Pero cualquier viaje al futuro siempre arranca en el pasado pretérito perfecto que nos trajo a este presente simple, y el de la democracia comienza una vez que se era la Antigua Grecia. Hace cerca de 2.600 años, los atenienses crearon una nueva forma de gobierno en la que el poder ejecutivo emanaba del pueblo: demokratía (demos, krátos e —ia; ‘el gobierno del pueblo’). La importancia de este hecho se entiende mejor al compararla con este otro: las primeras elecciones democráticas en España tras 40 años de dictadura fueron apenas en 1977. Los periódicos nacionales acompañaban sus exultantes titulares (‘Las previsiones meteorológicas para esta jornada indican buen tiempo sobre España, en una primavera política que devuelve a los pueblos de España su soberanía’; El País) con un manual recordando cómo votar.
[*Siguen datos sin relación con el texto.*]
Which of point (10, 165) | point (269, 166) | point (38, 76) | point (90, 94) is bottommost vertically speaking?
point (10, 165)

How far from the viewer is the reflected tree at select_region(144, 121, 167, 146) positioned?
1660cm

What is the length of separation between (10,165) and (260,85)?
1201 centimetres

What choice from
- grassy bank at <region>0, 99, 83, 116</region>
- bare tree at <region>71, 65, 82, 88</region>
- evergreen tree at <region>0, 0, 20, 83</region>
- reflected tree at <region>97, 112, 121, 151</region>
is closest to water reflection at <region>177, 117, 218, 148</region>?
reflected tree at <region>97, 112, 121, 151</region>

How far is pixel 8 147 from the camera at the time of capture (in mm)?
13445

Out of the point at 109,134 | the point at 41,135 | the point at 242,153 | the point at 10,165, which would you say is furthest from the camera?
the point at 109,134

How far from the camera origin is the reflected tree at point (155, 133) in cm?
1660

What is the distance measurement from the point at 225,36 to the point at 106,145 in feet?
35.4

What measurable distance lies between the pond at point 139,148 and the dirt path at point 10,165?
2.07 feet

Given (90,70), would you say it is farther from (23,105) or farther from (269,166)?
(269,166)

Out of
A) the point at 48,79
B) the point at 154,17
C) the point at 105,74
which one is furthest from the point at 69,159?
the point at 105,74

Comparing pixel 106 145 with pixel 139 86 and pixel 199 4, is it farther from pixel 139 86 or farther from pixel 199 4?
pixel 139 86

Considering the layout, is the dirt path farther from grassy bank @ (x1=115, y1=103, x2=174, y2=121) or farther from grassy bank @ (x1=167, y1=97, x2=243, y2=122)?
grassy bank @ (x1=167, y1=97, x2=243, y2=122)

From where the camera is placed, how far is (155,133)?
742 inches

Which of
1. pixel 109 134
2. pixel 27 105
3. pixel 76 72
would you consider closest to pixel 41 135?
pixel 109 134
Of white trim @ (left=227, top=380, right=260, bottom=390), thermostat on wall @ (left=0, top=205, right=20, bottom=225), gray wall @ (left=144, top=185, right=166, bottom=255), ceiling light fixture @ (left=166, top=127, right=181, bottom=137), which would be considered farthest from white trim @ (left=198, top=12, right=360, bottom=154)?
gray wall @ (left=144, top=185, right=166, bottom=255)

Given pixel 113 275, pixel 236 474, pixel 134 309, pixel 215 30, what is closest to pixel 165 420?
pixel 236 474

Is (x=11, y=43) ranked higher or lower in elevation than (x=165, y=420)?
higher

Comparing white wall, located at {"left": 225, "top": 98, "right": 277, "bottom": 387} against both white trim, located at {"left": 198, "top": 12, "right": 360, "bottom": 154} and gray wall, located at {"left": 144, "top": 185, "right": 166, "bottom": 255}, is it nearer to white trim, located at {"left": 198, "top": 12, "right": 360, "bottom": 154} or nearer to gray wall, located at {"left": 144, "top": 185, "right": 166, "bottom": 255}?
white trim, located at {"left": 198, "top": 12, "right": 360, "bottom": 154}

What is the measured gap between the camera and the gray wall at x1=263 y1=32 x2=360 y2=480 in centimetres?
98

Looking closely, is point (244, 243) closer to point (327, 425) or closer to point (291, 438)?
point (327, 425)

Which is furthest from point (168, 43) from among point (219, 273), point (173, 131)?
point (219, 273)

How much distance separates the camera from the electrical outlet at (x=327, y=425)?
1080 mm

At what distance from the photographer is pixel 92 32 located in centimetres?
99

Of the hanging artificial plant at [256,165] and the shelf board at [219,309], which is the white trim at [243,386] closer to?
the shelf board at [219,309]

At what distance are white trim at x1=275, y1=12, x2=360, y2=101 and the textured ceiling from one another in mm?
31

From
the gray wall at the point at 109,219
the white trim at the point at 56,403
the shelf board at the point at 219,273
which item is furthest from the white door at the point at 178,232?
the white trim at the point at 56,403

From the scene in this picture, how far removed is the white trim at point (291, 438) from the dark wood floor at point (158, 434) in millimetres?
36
Porque la política era más que un asunto que nos atañe a todos, lo que nos distingue de las bestias, lo dijo ya Aristóteles, el mayor influencer de la época: «La naturaleza no hace nada en vano. Pues bien, ella concede la palabra al hombre exclusivamente. […] La palabra ha sido concedida para expresar el bien y el mal, y, por consiguiente, lo justo y lo injusto, y el hombre tiene esto de especial entre todos los animales: la naturaleza arrastra, pues, instintivamente a todos los hombres a la asociación política». Hombres evolucionados a los que calificaba de zoon politikón; animales políticos. Y aún hoy —más o menos— recoge la RAE en la cuarta acepción de la palabra ‘política’: «Actividad del ciudadano cuando interviene en los asuntos públicos con su opinión, con su voto o de cualquier otro modo». Todo lo opuesto a este ‘animal político’ era —y es— el ‘idiota’, derivada del griego idiotes (de idios; privado, uno mismo): «ciudadano privado y egoísta que no se ocupa de los asuntos públicos». Este desinterés por los demás se entiende mejor en el giro de guion que fue dando la palabra hasta llegar a la RAE en nuestros días como «tonto o corto de entendimiento. Engreído sin fundamento para ello.» Ojo, que no es oro todo lo que reluce. Que los antiguos griegos incluido el mismísimo Aristóteles quizá no fueran idiotas, pero sí gilipollas, lo confirma que esta ‘democracia’ llevaba en la letra pequeña que ‘pueblo’ hacía referencia al “hombre libre”, excluyendo a esclavos y mujeres. Pero volviendo al idiota rancio y actual, nada define mejor al yo-mí-me-para-mí-conmigo que aquellos versos del pastor luterano Martin Niemöller que arrancan con un «Cuando los nazis vinieron a llevarse a los comunistas, guardé silencio, ya que no era comunista…» y que dibujan el retrato perfecto de lo que pierde la sociedad cuando la idiotez gana terreno. El enésimo ejemplo del cuento de la hormiga que, por odio a la cucaracha, votó por el insecticida. Murieron todos, hasta el grillo que se abstuvo.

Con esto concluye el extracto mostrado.